ML - Chapter 3: Classification
Multiclass/multinomial classification
classifiers that distinguish between two or more classes.
Specificity:
Another name for TNR.
One-versus-one (OvO) strategy
Another strategy is to train a binary classifier for every pair of digits: one to distinguish 0s and 1s, another to distinguish 0s and 2s, another for 1s and 2s, and so on. If there are N classes, you need to train N × (N - 1) / 2 classifiers. Used by Scikit-learn.
Multilabel Classification
In some cases you may want your classifier to output multiple classes for each instance. Consider a face-recognition classifier: what should it do if it recognizes several people in the same picture? It should attach one tag per person it recognizes. Say the classifier has been trained to recognize three faces, Alice, Bob, and Charlie. Then when the classifier is shown a picture of Alice and Charlie, it should output [1, 0, 1] (meaning "Alice yes, Bob no, Charlie yes"). Such a classification system that outputs multiple binary tags.

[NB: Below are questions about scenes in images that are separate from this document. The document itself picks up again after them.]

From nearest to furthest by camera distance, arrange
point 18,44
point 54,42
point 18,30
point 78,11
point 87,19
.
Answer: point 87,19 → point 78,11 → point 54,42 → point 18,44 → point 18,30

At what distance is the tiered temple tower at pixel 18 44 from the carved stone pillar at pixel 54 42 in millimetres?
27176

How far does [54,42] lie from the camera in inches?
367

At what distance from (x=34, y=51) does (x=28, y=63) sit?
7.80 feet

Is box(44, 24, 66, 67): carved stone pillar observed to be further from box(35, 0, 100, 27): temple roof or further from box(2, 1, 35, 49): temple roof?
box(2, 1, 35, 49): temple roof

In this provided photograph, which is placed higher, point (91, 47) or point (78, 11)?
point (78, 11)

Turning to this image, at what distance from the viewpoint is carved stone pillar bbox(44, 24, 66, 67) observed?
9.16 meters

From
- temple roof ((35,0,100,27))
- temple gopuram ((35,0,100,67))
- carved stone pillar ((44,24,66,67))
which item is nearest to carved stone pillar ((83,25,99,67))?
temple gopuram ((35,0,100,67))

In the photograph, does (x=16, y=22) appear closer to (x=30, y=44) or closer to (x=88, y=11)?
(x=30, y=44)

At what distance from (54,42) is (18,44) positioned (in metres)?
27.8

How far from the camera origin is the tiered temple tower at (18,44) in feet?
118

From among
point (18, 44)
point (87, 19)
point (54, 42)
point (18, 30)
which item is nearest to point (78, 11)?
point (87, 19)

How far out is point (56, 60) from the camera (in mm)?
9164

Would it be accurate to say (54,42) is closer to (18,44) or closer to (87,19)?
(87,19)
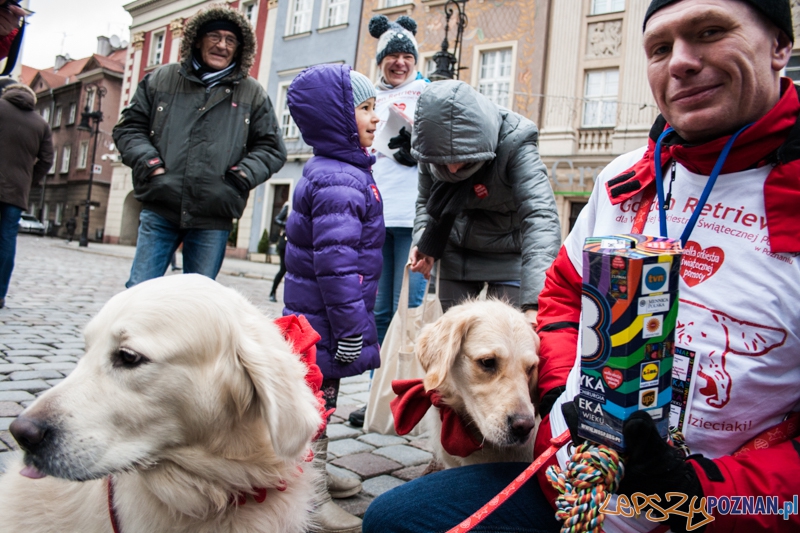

Multioutput (and multiclass) Classification
It is simply a generalization of multilabel classification where each label can be multiclass (i.e., it can have more than two possible values).
One-versus-the-rest/all (OvR) strategy
One way to create a system that can classify the digit images into 10 classes (from 0 to 9) is to train 10 binary classifiers, one for each digit (a 0-detector, a 1-detector, a 2-detector, and so on). Then when you want to classify an image, you get the decision score from each classifier for that image and you select the class whose classifier outputs the highest score.
Choosing between ROC and precision/recall curves
Since the ROC curve is so similar to the precision/recall (PR) curve, you may wonder how to decide which one to use. As a rule of thumb, you should prefer the PR curve whenever the positive class is rare or when you care more about the false positives than the false negatives.
NOTE
The F1 score favors classifiers that have similar precision and recall. This is not always what you want: in some contexts you mostly care about precision, and in other contexts you really care about recall.
NOTE
The line between classification and regression is sometimes blurry, such as in this example. Arguably, predicting pixel intensity is more akin to regression than to classification. Moreover, multi-output systems are not limited to classification tasks; you could even have a system that outputs multiple labels per instance, including both class labels and value labels.
Recall
Used along with precision as a performance metric. Aka: sensitivity, true positive rate. Eq. where TP: # of true positives, FN: # of false negatives, recall = TP / (TP + FN).
WARNING
When a classifier is trained, it stores the list of target classes in its classes_ attribute, ordered by value. In this case, the index of each class in the classes_ array conveniently matches the class itself (e.g., the class at index 5 happens to be class 5), but in general you won't be so lucky.
Cross-Validation [Classification]
a performance measure of classifiers and regressors but prioritizes accuracy. Bad with skewed datasets with binary classification.
Stochastic Gradient Descent (SGD)
advantage of handling very large datasets efficiently as it deals with training instances independently; SGDClassifier in scikit-learn.
Receiver operating characteristic (ROC)
another common tool used with binary classifiers. It is very similar to the precision/recall curve, but instead of plotting precision versus recall, the ROC curve plots the true positive rate (another name for recall) against the false positive rate (FPR). The FPR is the ratio of negative instances that are incorrectly classified as positive. It is equal to 1 - the true negative rate (TNR), which is the ratio of negative instances that are correctly classified as negative. The TNR is also called specificity.
Binary classifier
classification that distinguishes between just two classes (ex. 5 and not-5)
*Precision/recall trade-off
concerns decision function and threshold. In this precision/recall trade-off, images are ranked by their classifier score, and those above the chosen decision threshold are considered positive; the higher the threshold, the lower the recall, but (in general) the higher the precision. Has to do with SGDClassifier.
Data structure of datasets in Scikit-Learn
dictionary structure that includes: DESCR or description of dataset, data key that contains an array with one row/instance and one column/feature. And a target key containing an array with the labels.
Precision
equation where TP: # of true positives, FP: # of false positives, and precision = TP / (TP + FP).
F_1 score
the harmonic score of recall and precision. the harmonic mean gives much more weight to low values. As a result, the classifier will only get a high F1 score if both recall and precision are high. Eq. F_1 = 2 / [ (1 / precision) + (1 / recall) ] * (precision * recall) / (precision + recall) = TP / [ TP + (FN + FP) / 2 ].
Confusion Matrix
the preferred evaluation of classifiers; the general idea is to count the number of times instances of class A are classified as class B. For example, to know the number of times the classifier confused images of 5s with 3s, you would look in the fifth row and third column of the confusion matrix. Each row in a confusion matrix represents an actual class, while each column represents a predicted class. Uses cross_val_predict() function.